=== EXPLORE THE MATERIAL ===
(A) In the article on first-quarter earnings, when are Crown Castle International Corp. and SL Green Realty Corp. scheduled to release their results?
(B) Continue the article on first-quarter earnings from its last sentence.

=== READING PASSAGE ===
• • • •
We are in the first full week of the Q1 reporting cycle, and only a handful of the S&P 500 players have released their earnings numbers, so far. Notably, banking giants kicked off the season on an impressive note, courtesy improved earnings and revenues.
Per our latest Earnings Preview, total earnings for five of the 98 Finance Sector companies on the S&P 500 (accounting 23.7% of the total market cap), that have reported earnings so far, have climbed 20.4% year over year on 6.9% higher revenues.
Further, for the first quarter, as a whole, earnings of the finance sector, which includes REITs too, are expected to be up 22.7% year over year on 4.7% higher revenues.
While the banking sector is already bustling with activity, we have a handful of REITs reporting earnings this week. Among these are Crown Castle International Corp. (CCI - Free Report) and SL Green Realty Corp. (SLG - Free Report) which are scheduled to release results on Apr 18, after the market closes.
Admittedly, rate hike and cautious approach of investors have affected returns from this industry, so far, this year. However, with underlying asset categories and the location of properties playing a crucial role in determining REITs’ performance, not all players in the space are equally poised to excel or fall behind this season.
• • • •
=== SUPPLIED INFORMATION ===
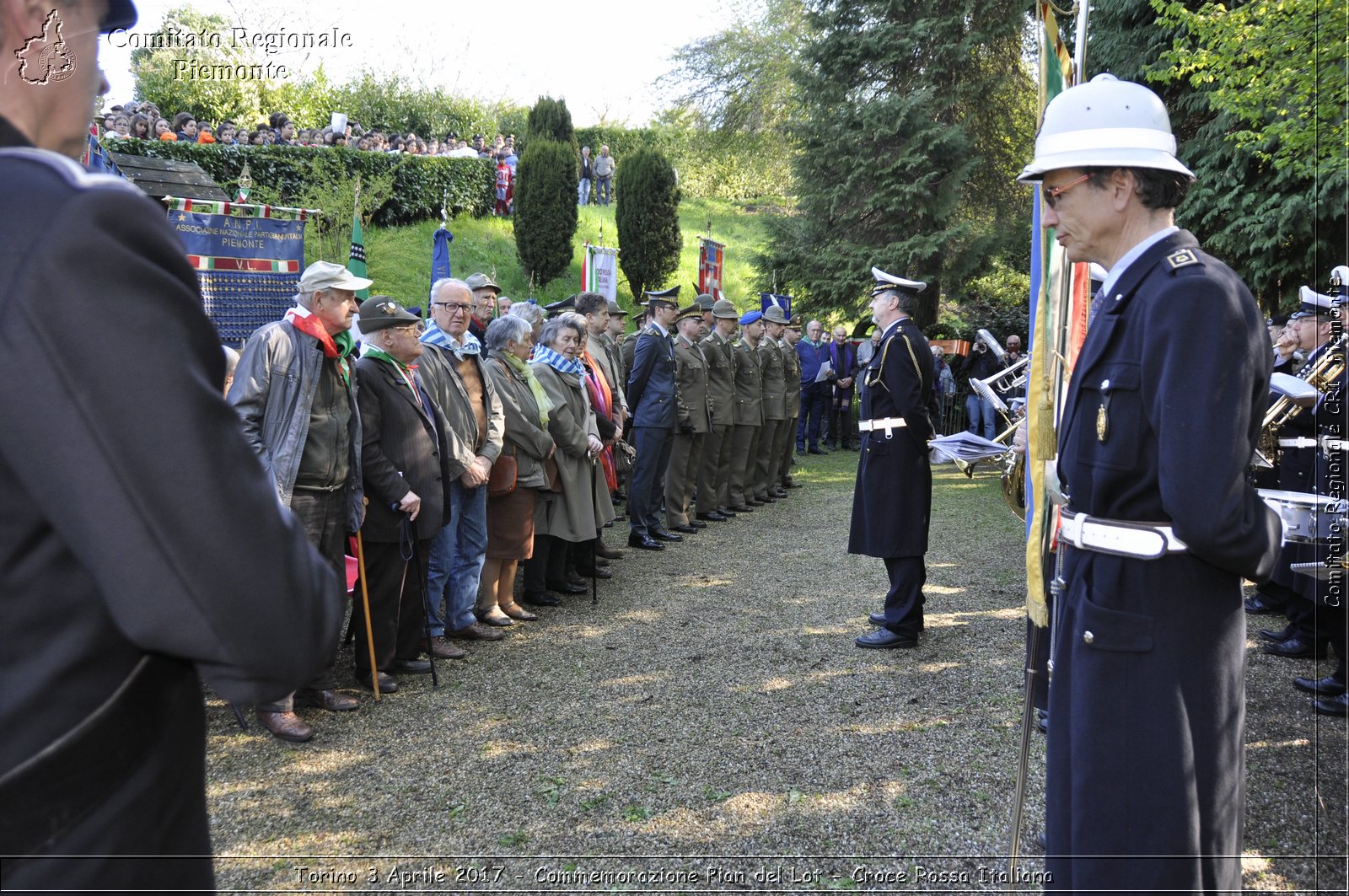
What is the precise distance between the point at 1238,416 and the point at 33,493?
• • • •
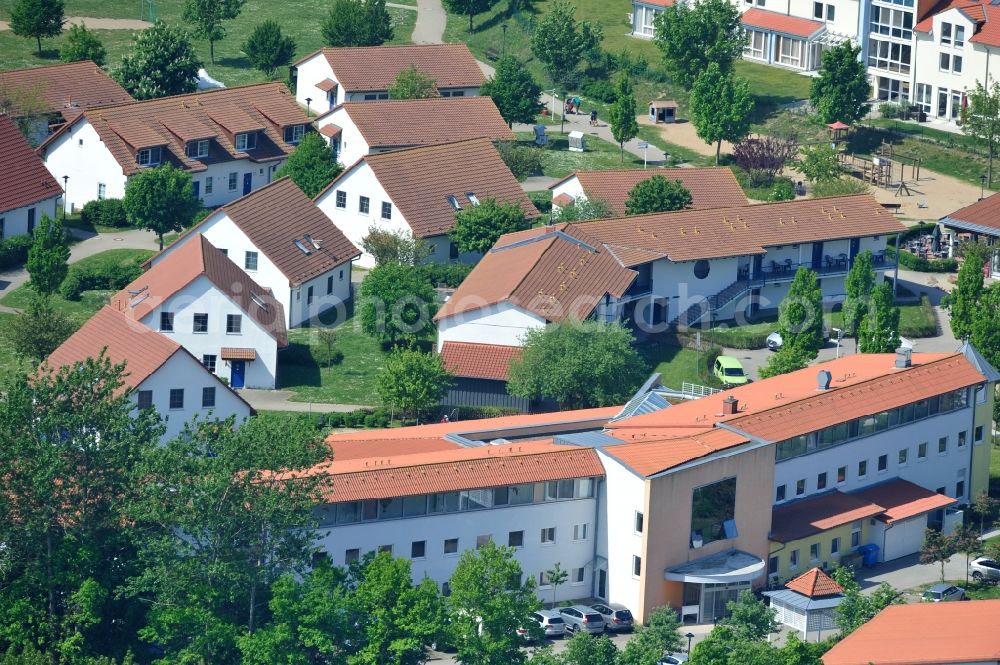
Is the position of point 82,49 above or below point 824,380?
• • • •
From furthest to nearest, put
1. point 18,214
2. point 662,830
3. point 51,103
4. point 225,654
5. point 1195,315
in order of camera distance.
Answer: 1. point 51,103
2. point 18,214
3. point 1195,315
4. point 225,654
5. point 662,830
• • • •
=== ANSWERS BY TASK ===
(A) On Apr 18, after the market closes.

(B)
Therefore, let’s have a close look at the factors that will impact the above-mentioned REITs’ first-quarter results.
Crown Castle International Corp.
This Houston-based REIT, engaged in the operation of wireless communication towers in the United States, is well poised to benefit from the high level of investment activity of its key customers. The company’s portfolio of assets is expected to witness decent demand in the quarter to be reported. Also, leasing activity across towers, small cells and fiber solutions is likely to remain strong.
Moreover, the company’s continued efforts in repositioning itself from being a tower company to a fiber provider (focused on the small cell opportunity) look impressive. In 2017, it fortified its portfolio with the acquisitions of FiberNet, Wilcon and Lightower that operate in top U.S. markets. These markets have been experiencing high demand for network investment from the company’s customers.
The Zacks Consensus Estimate for the company’s site rental revenues for towers is currently pegged at $747 million for the first quarter, reflecting a projected increase of 0.8% sequentially. Site rental revenues for fiber are projected at $392 million, denoting an estimated jump of 26.5%.
Further, the Zacks Consensus Estimate for first-quarter revenues is $1.31 billion, indicating year-over-year projected growth of 29.0%. The Zacks Consensus Estimate for funds from operations (FFO) per share for the quarter is pegged at $1.34, reflecting a rise of around 8.1%.
However, Crown Castle competes in a highly competitive wireless tower operator industry, with incumbents like American Tower Corp. (AMT - Free Report) and SBA Communications Corp. (SBAC - Free Report) . In addition, frequent changes in demand for infrastructure support and network services might flare up volatility for Crown Castle’s revenues.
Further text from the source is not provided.